A Man’s World

By: Michael Fowler
mmfowler@fuse.net

Training class over, I hit the floor with the rest of the new service reps. I have one goal: to make myself stand out at Red Bone Financing like a supernova. Shouldn’t be difficult, since the others are mostly females, soft, dim and troublesome by nature, along with a few chestless guys built to stand still for 30 years. There’s even one pre-corpse toting a cane and portable breathing apparatus. I mean, what is this dead end even doing here? Are times so hard even this schlub has to work? Someone needs to drag him out in the hall and shoot him. To make things worse, the class is assigned to a female supervisor named Bippi or something that cute, with a torpedo-shaped hairdo and her face rouged up like a barn. I need to make her understand right away that I am not afraid of any woman and if it comes to a fight, I will prevail.

Score my first coup right off the bat by commandeering the best office-space in our area, the only one with a full window view. I achieve this feat by scouting out the floor before we’re supposed to and leaving a crapload of my stuff behind, my empty briefcase on the desk, and my jacket draped over the chair, to hold my spot. Some high-strung, spindly female deprived of both muscle and good sense tries to move in on me when I return, pretending she doesn’t see my things, but I defend my turf with tenacity. She leaves in tears, boo hoo boo hoo.

Bippi stops by, catching me finishing a pick-me-up candy bar, and I turn to face her, flossing. She smiles and asks how I’m settling in, but her casual act doesn’t fool me. Ron, our male trainer, has doubtless marked me with a bullet, as a rising star to be watched, and she wants to check out the phenom. But then who trusts Ron, that spermless filament? The doofus thinks he’s the Great Motivator, serving up soulless bon mots like “straight from the shoulder” and “shot in the arm” that went out with Nehru shirts. I let my floss dangle from an incisor and spell it out for Bippi. I’m giving the company six months tops to make me a manager, I tell her, or I’m out the door to greener pastures. I emphasize my right to success with some fist pumping, along with some ritualistic not to say mandatory pecker flexing. I come close to touching the actual equipment, and hear Bippi gasp, so I cover by playing air guitar at pelvis level. I make twangy sounds with my lips and tongue to make it look more real. I think she gets the message. When you hire me, babe, you hire me and my penis both.

Bippi departs, and the mousy female in the cage next door asks me some inane question about starting up her computer. I don’t remember her name after only six weeks in class with her — it wasn’t near enough time — but I think, here we go. Day one on the floor and already the also-rans are trying to drag me down to basement level with them. Maybe this pulseless chick thinks that just because she’s on her monthlies or has typhoid, or whatever her problem is, that I’m going to be her handler. Time to fix that perception. I stare into her baby browns and tell her, straight from the shoulder as Ron would say, that in the business world it’s dog-eat-dog, sink-or-swim, spoils-to-the-victor, devil-take-the-hindmost, once more unto the breach, theirs not to reason why and a throatful of other clichés that are good reasons not to be bothered with her. Her look conveys the impression that she should ask someone else.
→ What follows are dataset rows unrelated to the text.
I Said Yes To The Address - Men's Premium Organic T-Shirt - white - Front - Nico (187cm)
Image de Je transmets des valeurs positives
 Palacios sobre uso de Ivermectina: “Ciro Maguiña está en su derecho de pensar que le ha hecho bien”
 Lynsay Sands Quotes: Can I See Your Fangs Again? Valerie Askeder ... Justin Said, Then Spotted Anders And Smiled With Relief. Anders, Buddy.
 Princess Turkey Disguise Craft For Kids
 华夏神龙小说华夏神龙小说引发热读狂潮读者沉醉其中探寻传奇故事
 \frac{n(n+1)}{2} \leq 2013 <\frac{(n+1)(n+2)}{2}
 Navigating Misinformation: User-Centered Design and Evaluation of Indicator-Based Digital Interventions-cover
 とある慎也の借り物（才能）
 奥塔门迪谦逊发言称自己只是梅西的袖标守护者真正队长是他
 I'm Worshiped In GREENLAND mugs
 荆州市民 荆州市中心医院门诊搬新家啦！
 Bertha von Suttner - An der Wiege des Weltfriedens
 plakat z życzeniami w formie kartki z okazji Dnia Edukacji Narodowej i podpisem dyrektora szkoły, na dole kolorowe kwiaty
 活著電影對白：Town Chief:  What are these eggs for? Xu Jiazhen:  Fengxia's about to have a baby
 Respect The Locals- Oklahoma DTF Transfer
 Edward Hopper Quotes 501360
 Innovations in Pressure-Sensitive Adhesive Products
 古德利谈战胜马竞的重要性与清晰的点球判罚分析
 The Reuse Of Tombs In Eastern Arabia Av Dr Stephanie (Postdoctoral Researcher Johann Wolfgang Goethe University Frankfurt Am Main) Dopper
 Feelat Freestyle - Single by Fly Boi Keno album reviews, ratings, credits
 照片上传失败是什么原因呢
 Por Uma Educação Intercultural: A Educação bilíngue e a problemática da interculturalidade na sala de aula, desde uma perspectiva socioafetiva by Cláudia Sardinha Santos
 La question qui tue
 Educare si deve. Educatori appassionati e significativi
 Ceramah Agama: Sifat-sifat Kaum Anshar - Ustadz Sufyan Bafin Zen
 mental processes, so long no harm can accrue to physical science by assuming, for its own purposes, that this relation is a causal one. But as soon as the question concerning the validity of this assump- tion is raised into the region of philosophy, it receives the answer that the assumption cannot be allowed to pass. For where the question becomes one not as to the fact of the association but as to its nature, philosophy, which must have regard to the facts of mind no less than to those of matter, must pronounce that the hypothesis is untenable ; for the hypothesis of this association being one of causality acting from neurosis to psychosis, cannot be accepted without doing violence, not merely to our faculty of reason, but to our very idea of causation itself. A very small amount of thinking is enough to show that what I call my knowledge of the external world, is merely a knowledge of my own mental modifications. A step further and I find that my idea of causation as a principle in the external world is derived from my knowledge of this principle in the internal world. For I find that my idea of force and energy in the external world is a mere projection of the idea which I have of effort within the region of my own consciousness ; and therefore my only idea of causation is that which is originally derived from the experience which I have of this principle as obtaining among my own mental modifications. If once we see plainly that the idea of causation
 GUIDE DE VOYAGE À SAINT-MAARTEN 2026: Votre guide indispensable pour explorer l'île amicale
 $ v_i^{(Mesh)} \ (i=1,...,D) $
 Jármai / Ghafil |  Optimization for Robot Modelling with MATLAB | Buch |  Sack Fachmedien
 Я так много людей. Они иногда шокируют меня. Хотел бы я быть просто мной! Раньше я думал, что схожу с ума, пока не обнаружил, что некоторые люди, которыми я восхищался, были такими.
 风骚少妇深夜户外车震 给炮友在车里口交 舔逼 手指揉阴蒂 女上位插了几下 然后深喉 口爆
And why doesn’t she know that by now?

Meanwhile I need stats, I need to be on the board! Always be closing! I get my chance that very morning when Bippi opens the front door and a stream of actual clients walk in, most of them hideously repulsive, but still, at Red Bone the consumers are the job. I am all over them, grabbing one and sitting him or her down, and filling their ears with whatever comes to mind, then jumping up and grabbing a new one, faster than anyone else. Along with the live scum I’m handling phone calls, dozens of them from gibbering idiots, averaging less than 30 seconds a call, no doubt a company record. Still, by the time lunch rolls around an unhappy-looking Bippi is occupying my personal space. She tells me my clients are phoning the complaint department and her, saying they don’t understand a word I tell them, and sometimes I’m rude and even obscene.

That really ticks me off. A town without pity situation is going down, with this bitch standing in for the town, and I feel the hostility. My superiority is actually questioned. Instinctively I do some additional pecker flexing, not bothering to disguise it as air guitar. I tell Bippi I’m not afraid of her or any woman, that as a man I am stronger than she is, that she doesn’t intimidate me, and that the world is better off run by males. And before she accuses me of touching myself, I tell her I’m trying to pass a kidney stone. To make that sound more believable, I tell her my health benefits haven’t kicked in yet, and that’s true. I won’t have job-related coverage for 60 days.

I think I’ve won, but within 10 minutes two beefy security guards stand at my side. Smirking, they tell me to get a grip on myself. They add that I have five minutes to clean out my desk, and then they will escort me out the door. They do, too, over my loud protests, and soon I’m on the street holding my briefcase and jacket, canned.

These oh-so-sensitive women! My next job I’m working for The Man, and I mean that literally.